I have already read, #33, #26, #4, #9! I am trying to adjust NetVLAD to another dataset with GPS info and I am confused how to modify code accordingly?

Nanne commented 3 years ago

These terms are copied from the original netvlad codebase and are mostly described in the paper also (pay attention to section 4 and appendix A of the paper), plus most of these there is actually some documentation in the code:

batchSize, cacheBatchSize, cacheRefreshRate: https://github.com/Nanne/pytorch-NetVlad/blob/master/main.py#L29-L33

nNegSample & nNeg: https://github.com/Nanne/pytorch-NetVlad/blob/master/pittsburgh.py#L179-L180

nontrivial_positives are those images within self.dbStruct.nonTrivPosDistSqThr**0.5 (10 meter) of query position, and are used for the Multiple instance learning selection of the positive image in the triplet.

Potential_positives are the images within self.dbStruct.posDistThr (25 meter?) of the query, and are used for negative selection (i.e., these for sure should not be a negative), and during evalution these are labeled as correct.

Potential_negatives: https://github.com/Nanne/pytorch-NetVlad/blob/master/pittsburgh.py#L198 i.e., those images which are more than 25 meters away from the query. And these might be used for negative mining.

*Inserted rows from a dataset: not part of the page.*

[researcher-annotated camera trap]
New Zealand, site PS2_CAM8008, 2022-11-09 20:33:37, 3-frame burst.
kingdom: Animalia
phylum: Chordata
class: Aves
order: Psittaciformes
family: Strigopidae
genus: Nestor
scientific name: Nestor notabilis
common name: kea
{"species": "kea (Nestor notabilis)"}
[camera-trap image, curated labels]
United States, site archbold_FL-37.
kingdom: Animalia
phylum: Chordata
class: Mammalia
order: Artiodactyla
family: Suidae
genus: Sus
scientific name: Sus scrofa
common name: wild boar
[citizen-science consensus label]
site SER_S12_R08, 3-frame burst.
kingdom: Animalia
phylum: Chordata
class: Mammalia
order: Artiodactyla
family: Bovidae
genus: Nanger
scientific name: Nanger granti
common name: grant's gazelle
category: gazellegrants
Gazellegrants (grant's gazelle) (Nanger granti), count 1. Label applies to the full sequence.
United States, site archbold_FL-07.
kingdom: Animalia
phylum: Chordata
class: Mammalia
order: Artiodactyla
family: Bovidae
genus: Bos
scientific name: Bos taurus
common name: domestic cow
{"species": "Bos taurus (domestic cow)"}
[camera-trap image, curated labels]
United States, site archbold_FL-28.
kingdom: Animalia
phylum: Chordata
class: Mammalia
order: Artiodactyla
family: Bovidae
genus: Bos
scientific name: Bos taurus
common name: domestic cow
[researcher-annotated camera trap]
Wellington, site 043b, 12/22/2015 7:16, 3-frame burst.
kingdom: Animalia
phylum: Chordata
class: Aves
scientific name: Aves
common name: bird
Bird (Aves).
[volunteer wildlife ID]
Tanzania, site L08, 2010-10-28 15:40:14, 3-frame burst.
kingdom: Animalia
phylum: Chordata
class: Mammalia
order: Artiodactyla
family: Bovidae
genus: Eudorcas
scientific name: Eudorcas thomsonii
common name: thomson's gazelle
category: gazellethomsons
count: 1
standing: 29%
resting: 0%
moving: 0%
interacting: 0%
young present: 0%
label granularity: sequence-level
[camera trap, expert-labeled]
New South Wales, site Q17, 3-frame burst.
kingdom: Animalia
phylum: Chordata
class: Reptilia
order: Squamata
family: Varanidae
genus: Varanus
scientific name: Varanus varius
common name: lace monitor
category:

NegCache is the cache of the negatives, i.e., the 10 images selected as negatives last time this query was seen (last epoch). Which implements this step from the paper (p.11):

The mining is done by keeping the 10 hardest negatives from a pool of 1000 randomly sampled negatives and 10 hardest negatives from the previous epoch. We find that remembering previous hard negatives adds stability to the training process.

If you study this codebase and the NetVlad paper then you should be able to figure out how it works, from there you can see how to adapt it to your own dataset.